En cette fin de semaine à New York, le buzz n’était pas autour de la sortie de la vidéo de Ségolère Royal (voir post ci-dessous), mais autour de l’esclandre du rappeur Kanye West commis en direct lors de la remise des Video Music Awards MTV dimanche dernier. Au moment de la remise de son prix à la jeune Taylor Swift, il est monté sur scène et s’est emparé du micro pour dire qu’il pensait que Beyonce (assise dans la salle) était celle qui aurait du avoir le prix, car sa vidéo était “la meilleure du siècle”. Sa phrase “I am gonna let you finish, but…” est devenu un “meme” (une phrase dupliquée ) qui circule à grande vitesse sur Internet illustré par de multiples exemples de “Kanyewesteries” (des interruptions inappropriées d’une situation à la manière de Kanye West), mais aussi en off-line, dans la vraie vie, au bureau comme en soirée, où les américains interrompent leur prochain désormais de cette façon.

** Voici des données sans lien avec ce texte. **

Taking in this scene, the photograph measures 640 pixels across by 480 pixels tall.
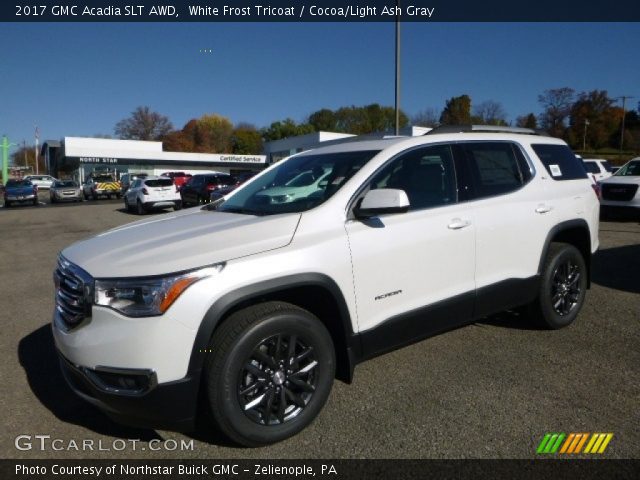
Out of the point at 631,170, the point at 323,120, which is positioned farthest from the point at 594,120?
the point at 631,170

Mais si Kannye West a gagné pour longtemps la palme d’or de la muflerie, malgrè ses excuses tardives, la palme de la classe, elle, revient à Beyonce qui, montée sur scène pour recevoir le principal prix de la soirée, a fait revenir Taylor Swift pour lui permettre d’achever son discours de remerciements.

(Pour voir les vidéos du mufle et de la classe sur scène à l’occasion de la remise des prix de MTV, cliquez sur : http://www.ozap.com/actu/taylor-swift-humiliee-kanye-west-mtv-awards-video/299454).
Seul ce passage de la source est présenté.